- _課題の内容_
- a) 「TES.」の紹介文のうち、「今宵、すべての劇場で。」から「プロデュース〟に改名された。」までを、両端も含めてそのまま書き出すこと。
- b) 「TES.」の紹介文について、次の問いに答えよ。
(i) 5人が想い出の場所に再び集合するのは、冒頭の葬儀から何年後か。
(ii) 神様プロデュースは何年に結成されたか。
(iii) 劇団名が当初は何だったか。

*** 読解本文

(その後の) a piece of cake !

今宵、すべての劇場で。

〝TES.-the testament tester〟神様プロデュース

神様プロデュースの〝TES.〟は、〝まず私たちが死なずに またこうして出会えたこと そのことに驚嘆するところから 始めたいと思います〟という印象的な一節から始まる。冒頭は、葬儀の場面。大学時代の共通の友人、宮前が死に、仲間達5人が集まっている。それから10年後、それぞれのもとに届けられた一通の手紙に導かれて、5人は想い出の場所に再び集合することに。
神様プロデュースは、日大芸術学部の劇団を母体に97年結成。以後、年数回のペースでコンスタントに活動。劇団名は当初〝幻想航海図〟だったが、2001年に〝神様プロデュース〟に改名された。

******
*** 一覧の記録

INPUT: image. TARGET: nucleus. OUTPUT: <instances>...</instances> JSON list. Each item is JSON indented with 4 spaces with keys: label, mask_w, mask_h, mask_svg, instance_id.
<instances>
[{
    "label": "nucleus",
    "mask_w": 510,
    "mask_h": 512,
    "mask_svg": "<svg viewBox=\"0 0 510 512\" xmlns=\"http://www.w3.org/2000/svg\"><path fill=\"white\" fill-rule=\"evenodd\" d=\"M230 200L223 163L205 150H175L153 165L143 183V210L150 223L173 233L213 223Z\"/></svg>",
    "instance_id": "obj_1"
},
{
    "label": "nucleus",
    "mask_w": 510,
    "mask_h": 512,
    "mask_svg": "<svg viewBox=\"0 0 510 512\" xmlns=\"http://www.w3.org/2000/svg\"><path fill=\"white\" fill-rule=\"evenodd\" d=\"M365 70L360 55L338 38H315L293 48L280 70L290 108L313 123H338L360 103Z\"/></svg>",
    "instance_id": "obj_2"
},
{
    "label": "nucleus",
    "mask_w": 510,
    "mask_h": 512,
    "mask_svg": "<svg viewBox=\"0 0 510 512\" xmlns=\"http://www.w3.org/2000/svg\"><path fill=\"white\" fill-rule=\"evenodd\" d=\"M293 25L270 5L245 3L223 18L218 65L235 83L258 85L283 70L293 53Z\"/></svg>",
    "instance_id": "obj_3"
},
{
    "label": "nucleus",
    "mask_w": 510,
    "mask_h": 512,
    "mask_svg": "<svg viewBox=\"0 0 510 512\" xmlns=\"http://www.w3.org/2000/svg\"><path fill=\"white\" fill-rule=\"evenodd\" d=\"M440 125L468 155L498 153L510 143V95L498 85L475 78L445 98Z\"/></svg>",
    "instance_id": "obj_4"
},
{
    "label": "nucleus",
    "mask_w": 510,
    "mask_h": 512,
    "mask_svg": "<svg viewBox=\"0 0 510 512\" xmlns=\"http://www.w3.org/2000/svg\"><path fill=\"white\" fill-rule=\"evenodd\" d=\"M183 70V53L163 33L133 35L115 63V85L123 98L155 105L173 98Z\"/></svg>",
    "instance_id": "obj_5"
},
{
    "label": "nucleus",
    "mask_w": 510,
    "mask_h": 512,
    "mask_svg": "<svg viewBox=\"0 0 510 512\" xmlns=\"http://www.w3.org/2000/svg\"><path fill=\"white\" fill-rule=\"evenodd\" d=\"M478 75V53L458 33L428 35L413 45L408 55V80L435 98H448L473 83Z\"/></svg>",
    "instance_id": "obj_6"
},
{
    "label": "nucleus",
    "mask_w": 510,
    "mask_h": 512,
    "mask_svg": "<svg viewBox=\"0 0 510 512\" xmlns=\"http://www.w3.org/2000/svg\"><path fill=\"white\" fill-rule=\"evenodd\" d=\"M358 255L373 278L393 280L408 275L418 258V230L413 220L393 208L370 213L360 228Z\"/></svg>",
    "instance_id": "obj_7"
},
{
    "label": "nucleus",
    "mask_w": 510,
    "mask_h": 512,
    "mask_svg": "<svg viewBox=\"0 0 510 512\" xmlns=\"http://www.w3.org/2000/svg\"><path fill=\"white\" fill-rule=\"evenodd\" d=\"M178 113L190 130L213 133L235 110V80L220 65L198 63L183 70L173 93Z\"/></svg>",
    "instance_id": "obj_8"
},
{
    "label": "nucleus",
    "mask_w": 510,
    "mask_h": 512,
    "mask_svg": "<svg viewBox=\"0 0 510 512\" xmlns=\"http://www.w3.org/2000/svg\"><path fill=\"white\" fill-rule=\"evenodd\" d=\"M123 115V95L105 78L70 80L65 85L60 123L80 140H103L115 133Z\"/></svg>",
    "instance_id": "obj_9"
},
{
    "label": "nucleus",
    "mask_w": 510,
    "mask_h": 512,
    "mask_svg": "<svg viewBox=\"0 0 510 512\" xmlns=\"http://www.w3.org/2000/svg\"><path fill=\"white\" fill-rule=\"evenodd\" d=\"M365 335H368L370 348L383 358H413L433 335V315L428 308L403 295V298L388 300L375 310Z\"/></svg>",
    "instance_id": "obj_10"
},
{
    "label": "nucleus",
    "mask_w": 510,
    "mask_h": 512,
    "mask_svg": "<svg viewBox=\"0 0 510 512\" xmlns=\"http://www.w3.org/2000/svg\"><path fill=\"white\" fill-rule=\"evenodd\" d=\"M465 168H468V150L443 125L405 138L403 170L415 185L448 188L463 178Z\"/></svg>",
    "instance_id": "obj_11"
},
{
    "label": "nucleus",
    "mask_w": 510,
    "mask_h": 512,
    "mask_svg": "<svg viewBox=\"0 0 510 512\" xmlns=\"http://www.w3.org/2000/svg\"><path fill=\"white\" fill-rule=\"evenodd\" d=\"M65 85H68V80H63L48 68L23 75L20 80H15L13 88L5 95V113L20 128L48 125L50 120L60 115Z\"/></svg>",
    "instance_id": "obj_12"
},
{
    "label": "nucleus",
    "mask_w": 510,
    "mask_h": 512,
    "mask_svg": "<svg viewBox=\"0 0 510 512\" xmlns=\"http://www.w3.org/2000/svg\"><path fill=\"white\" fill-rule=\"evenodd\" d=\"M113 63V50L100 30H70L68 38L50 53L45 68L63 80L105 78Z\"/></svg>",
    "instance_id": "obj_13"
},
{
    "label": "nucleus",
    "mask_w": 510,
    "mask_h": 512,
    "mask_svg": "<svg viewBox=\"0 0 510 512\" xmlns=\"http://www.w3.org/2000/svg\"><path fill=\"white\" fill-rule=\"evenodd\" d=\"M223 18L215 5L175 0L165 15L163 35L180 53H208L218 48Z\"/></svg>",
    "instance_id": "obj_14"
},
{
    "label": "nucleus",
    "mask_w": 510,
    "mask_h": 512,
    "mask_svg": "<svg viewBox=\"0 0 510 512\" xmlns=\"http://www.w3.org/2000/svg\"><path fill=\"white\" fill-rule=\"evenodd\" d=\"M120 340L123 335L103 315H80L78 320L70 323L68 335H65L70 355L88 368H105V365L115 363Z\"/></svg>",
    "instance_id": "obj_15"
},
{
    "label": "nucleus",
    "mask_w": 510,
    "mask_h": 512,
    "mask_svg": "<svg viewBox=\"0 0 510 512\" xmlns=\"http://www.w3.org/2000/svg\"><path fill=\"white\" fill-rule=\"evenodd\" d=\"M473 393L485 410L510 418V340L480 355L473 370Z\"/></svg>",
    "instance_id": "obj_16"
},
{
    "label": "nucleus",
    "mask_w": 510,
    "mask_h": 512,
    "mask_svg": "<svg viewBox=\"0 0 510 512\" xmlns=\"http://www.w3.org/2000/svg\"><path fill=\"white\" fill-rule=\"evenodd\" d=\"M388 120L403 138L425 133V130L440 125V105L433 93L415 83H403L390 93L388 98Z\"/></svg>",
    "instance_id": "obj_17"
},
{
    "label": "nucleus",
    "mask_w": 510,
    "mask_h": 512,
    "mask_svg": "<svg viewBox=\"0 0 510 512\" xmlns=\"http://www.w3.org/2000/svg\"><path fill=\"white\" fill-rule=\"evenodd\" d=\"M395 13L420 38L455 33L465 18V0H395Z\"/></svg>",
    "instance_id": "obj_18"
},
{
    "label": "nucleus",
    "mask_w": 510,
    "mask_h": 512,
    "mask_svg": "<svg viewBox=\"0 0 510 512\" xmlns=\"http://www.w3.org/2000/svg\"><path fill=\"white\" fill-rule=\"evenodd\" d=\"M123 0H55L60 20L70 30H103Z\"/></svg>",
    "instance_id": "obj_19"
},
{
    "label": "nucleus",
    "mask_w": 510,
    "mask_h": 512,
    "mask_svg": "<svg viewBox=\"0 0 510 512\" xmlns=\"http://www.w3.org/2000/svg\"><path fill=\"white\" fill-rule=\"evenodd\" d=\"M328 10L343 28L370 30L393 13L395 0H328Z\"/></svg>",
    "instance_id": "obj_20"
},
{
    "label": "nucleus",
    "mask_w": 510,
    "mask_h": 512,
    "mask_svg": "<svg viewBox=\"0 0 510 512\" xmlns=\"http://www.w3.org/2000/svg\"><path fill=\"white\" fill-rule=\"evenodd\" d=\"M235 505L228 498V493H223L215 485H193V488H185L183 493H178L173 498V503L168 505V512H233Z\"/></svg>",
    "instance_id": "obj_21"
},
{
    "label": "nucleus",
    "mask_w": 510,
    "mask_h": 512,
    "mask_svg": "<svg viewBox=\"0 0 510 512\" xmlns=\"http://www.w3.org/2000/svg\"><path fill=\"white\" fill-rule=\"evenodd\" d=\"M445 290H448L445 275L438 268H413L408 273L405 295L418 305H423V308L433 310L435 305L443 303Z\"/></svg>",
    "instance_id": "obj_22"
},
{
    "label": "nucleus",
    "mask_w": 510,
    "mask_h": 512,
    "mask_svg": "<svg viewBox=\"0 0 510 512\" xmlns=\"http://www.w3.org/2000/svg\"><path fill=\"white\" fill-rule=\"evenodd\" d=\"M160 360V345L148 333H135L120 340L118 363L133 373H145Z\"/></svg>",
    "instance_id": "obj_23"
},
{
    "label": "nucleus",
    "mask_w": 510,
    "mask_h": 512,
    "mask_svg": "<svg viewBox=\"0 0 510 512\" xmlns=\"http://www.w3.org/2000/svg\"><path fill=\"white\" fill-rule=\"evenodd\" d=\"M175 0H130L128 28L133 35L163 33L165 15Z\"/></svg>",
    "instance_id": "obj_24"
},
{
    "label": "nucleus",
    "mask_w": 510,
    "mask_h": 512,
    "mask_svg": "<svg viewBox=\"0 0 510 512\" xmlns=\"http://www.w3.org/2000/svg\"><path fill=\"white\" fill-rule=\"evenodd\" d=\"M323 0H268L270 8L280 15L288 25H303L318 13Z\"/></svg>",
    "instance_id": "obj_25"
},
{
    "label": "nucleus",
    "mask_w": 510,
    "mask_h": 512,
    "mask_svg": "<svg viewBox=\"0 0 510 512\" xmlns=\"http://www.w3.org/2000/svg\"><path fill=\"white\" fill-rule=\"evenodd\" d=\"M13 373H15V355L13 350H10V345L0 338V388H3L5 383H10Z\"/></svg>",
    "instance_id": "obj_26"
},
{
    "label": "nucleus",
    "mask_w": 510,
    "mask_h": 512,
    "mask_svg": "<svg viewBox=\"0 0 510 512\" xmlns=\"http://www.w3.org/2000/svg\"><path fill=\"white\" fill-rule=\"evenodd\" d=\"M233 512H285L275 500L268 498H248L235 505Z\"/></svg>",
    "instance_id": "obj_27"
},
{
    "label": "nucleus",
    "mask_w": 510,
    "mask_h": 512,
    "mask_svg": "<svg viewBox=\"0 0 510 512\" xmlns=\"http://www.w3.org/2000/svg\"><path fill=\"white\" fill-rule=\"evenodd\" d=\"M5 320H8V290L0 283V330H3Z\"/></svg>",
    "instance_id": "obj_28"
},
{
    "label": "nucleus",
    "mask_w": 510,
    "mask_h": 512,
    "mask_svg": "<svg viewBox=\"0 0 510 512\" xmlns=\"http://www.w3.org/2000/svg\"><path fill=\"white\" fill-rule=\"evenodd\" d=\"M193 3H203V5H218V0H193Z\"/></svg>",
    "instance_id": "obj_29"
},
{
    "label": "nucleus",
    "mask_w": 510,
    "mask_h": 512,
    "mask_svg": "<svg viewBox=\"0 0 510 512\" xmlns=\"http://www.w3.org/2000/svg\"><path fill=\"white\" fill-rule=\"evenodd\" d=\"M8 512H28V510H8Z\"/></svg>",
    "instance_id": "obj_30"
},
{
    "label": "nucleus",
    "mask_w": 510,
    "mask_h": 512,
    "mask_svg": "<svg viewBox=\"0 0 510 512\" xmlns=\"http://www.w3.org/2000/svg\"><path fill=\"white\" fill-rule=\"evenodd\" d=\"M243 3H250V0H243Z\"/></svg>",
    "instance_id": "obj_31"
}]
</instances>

******

- _課題ごとの解答_
- a)
今宵、すべての劇場で。

〝TES.-the testament tester〟神様プロデュース

神様プロデュースの〝TES.〟は、〝まず私たちが死なずに またこうして出会えたこと そのことに驚嘆するところから 始めたいと思います〟という印象的な一節から始まる。冒頭は、葬儀の場面。大学時代の共通の友人、宮前が死に、仲間達5人が集まっている。それから10年後、それぞれのもとに届けられた一通の手紙に導かれて、5人は想い出の場所に再び集合することに。
神様プロデュースは、日大芸術学部の劇団を母体に97年結成。以後、年数回のペースでコンスタントに活動。劇団名は当初〝幻想航海図〟だったが、2001年に〝神様プロデュース〟に改名された。

- b)
(i) 10年後
(ii) 97年
(iii) 幻想航海図